Cousu de fil rouge, plongée dans les archives soviétiques
Une plongée dans les anciennes archives soviétiques ont amené Sophie Coeuré et Rachel Mazuy à sélectionner cent cinquante textes illustrant la relation si particulière qu’entretinrent les intellectuels français avec l’URSS.Cousu de fil Rouge, paru chez CNRS Editions, évoque non seulement les relations littéraires mais aussi, les liens scientifiques, artistiques et de manière générale, culturels. Au cours de cette émission, les deux auteurs, invités de Christophe Dickès, présentent notamment les rapports de plusieurs académiciens avec le monde russe.
" je serai très heureux de travailler à la réalisation de ce film en URSS. Je pense en effet que c'est seulement en URSS que nous pouvons traiter ce film avec une parfaite liberté d'esprit". Ces quelques mots de Jean Renoir sont adressés à un certain Aroseff et datent du mois de mars 1935. Renoir projetait en effet de tourner une interprétation cinématographique du fameux livre de Gide, Les Caves du Vatican...
Ces quelques mots sont assez révélateurs du lien que les milieux intellectuels français ont entretenus avec ce monde soviétique.
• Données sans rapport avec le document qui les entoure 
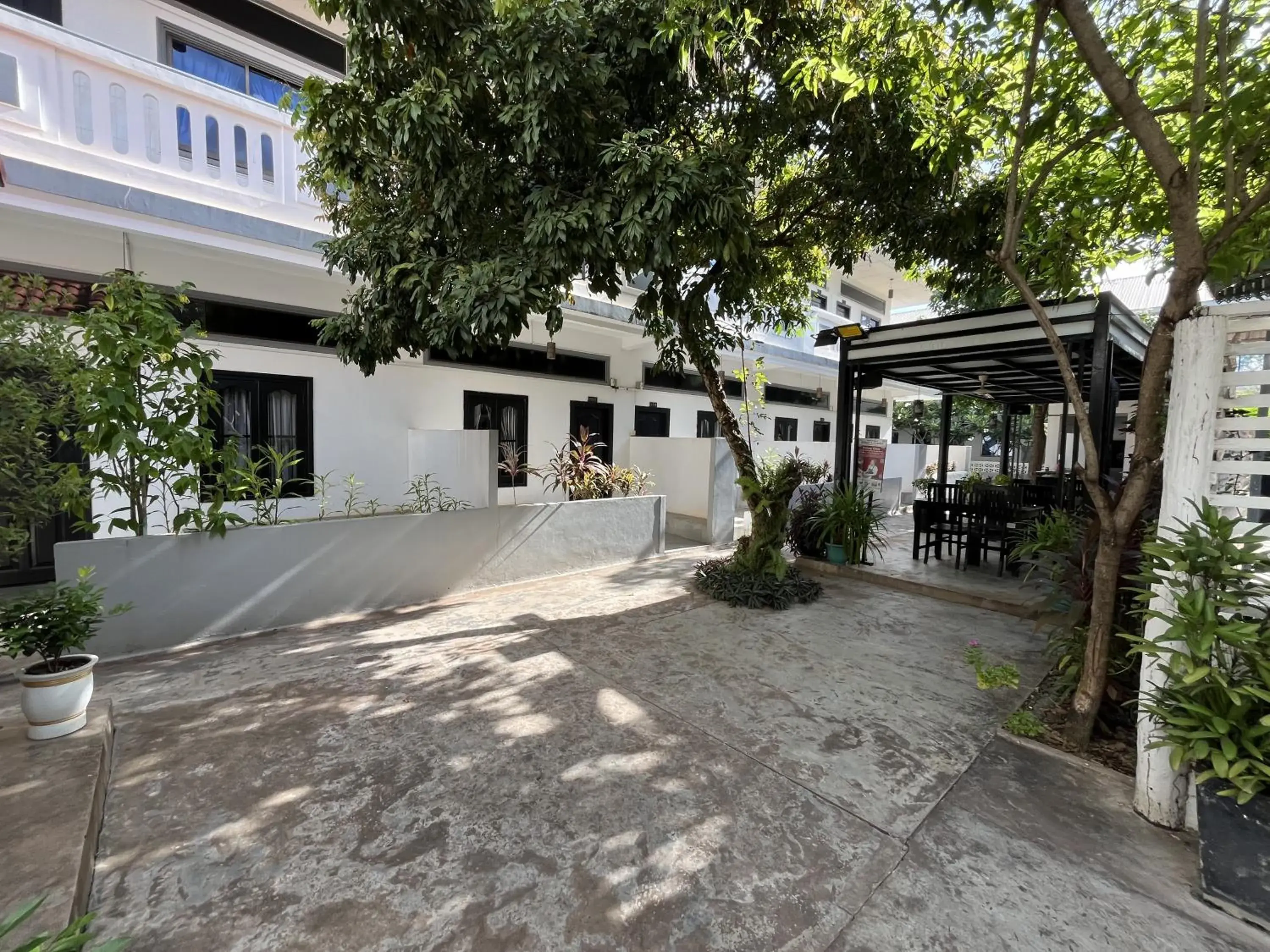 Property building in Home Inn Property building in Home Inn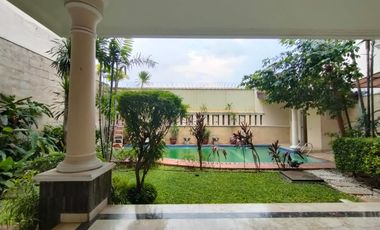 Hunian Nyaman & Elit Lokasi Premium di Pondok Indah Jakarta Selatan With Private Pool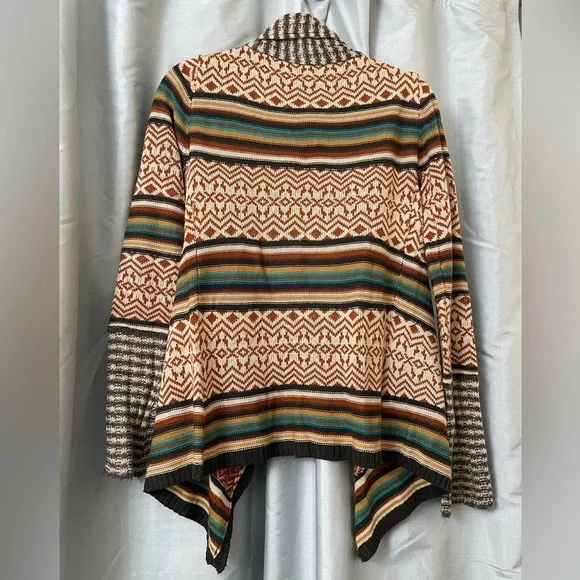 Bella de jour Soft neutral tone striped and geometric sweater cardigan size XS - Picture 3 of 3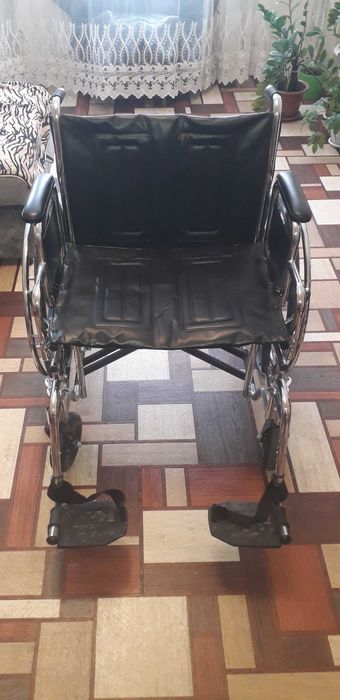 Инвалидная коляска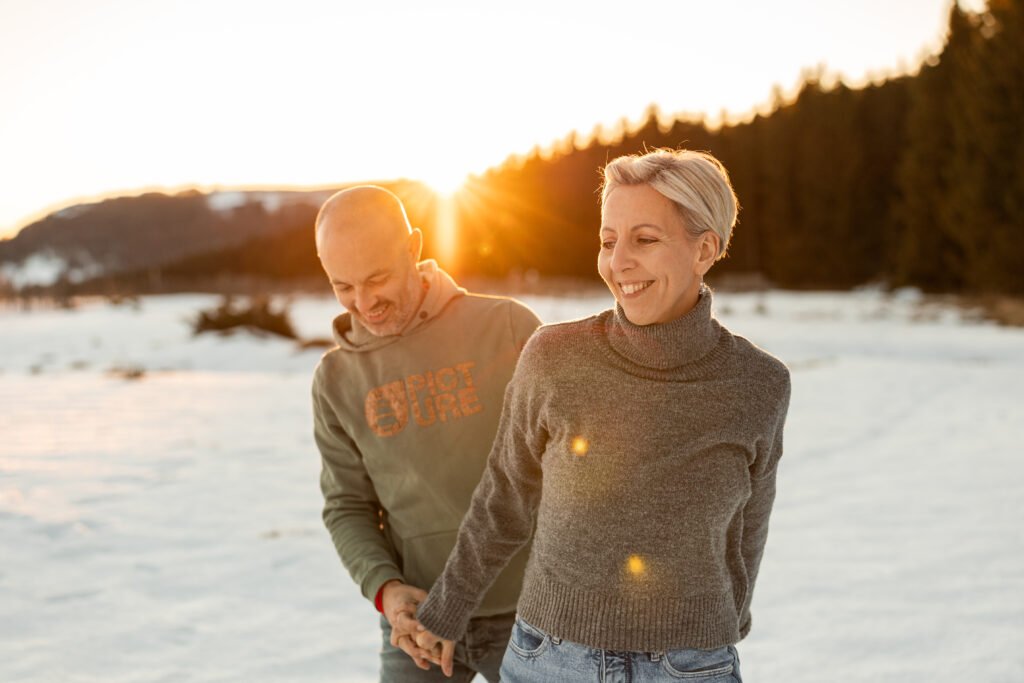 Madison Dubois, photographe couple en Auvergne, crée des images naturelles et complices pour raconter votre histoire d’amour dans le Sancy.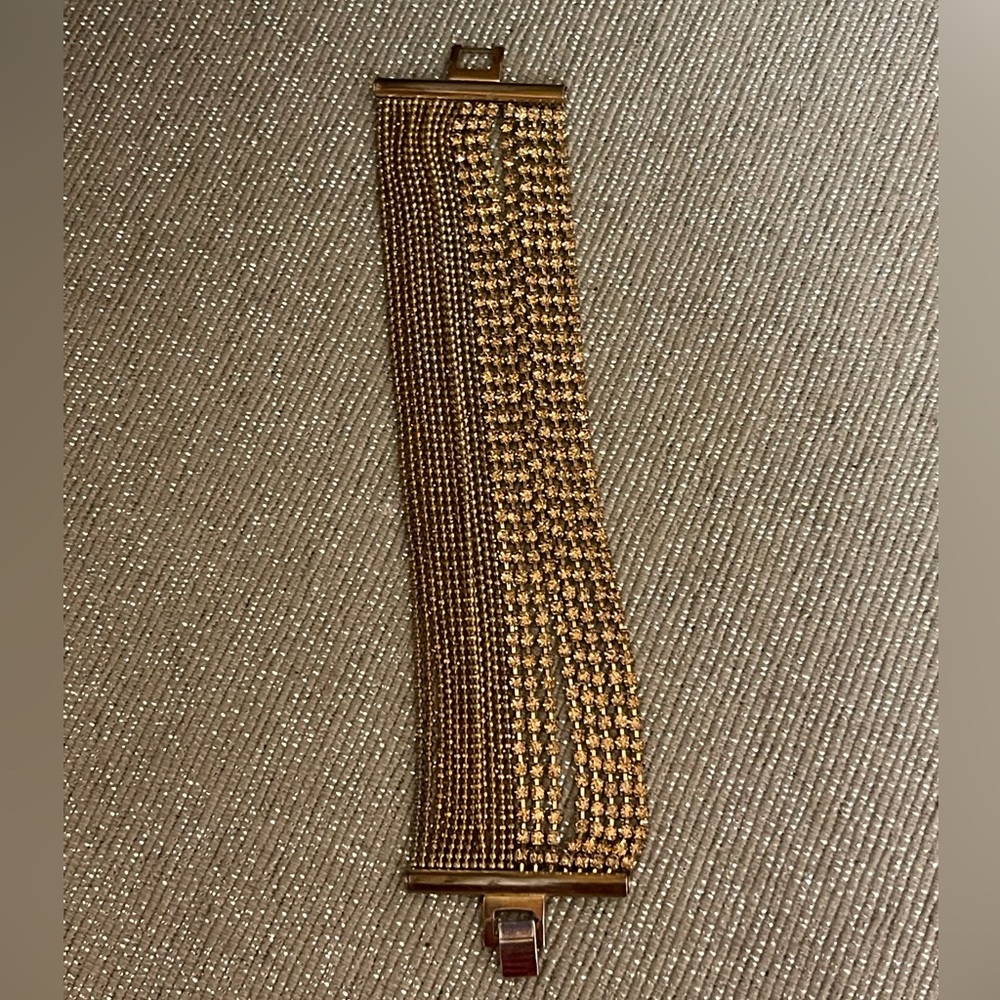 Cache Gold Mesh Bracelet - Picture 5 of 15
Par opposition, on pense à un reporter bien connu qui, en janvier 1929, prit le train pour se rendre en Russie, envoyé par son rédacteur en chef au pays des Soviets. Or, au cours de ce voyage, notre reporter observe au coin d’une rue, en restant bien caché, un guide soviétique qui s’adresse à des journalistes anglais de la façon suivante : « Et contrairement aux racontars des pays bourgeois, explique le guide, nos usines marchent à plein rendement !!! » Bien évidemment, il n’en était rien et notre reporter découvre que ces usines ne sont qu’un décor de théâtre, alors que la fumée qui sort des hautes cheminées n’est que le produit d’un feu de paille… Ce reporter est bien connu et il n’est plus à présenter: il s’agit de Tintin.
De la bande dessinée d’Hergé écrite sur le ton de l’humour à la réalité, la frontière est bien mince. La présence des intellectuels en URSS constitue un des révélateurs de la propagande communiste que le pouvoir n'aura de cesse de cultiver. Certains s'y laisseront prendre de bonne foi, d'autres resteront dans le silence. Un "silence contraint", un "silence négocié" ou un "silence pragmatique". Sophie Coeuré et Rachel Mazuy présentent ici ce système de voyage organisé au sens propre où tout fut calculé par une administration entière qui en fit son occupation principale. Elles retracent aussi les actions et les réactions de plusieurs académiciens comme André Malraux, André Mazon (élu à l'Académie des inscriptions et belles-lettres en 1941) ou Jean Lurçat (élu à l'Académie des beaux-arts en 1964) dans ce monde fondé sur le mensonge, le double jeu où il s'agit de "montrer et dissimuler, parler et se taire, plaire et tout contrôler...".
Les auteurs
- Sophie Coeuré est professeur d’histoire contemporaine à l’Université Paris 7 Denis Diderot et à l'Ecole normale. Elle a notamment publié La mémoire spoliée. Les archives des Français butin de guerre nazi et soviétique (Payot, 2007); La Grande Lueur à l'Est : les Français et l'Union soviétique, 1917-1939.
- Rachel Mazuy est agrégée et docteur en histoire, diplômée de l'IEP Paris, chargée de conférences à l'IEP Paris et professeur au lycée Honoré-de-Balzac. Auteur de Croire plutôt que voir-Voyages français en Russie soviétique (Odile Jacob).
- Les traductrices, Galina Kuznetsova et Elena Aniskina, sont archivistes aux Archives d’État de la Fédération de Russie (GARF).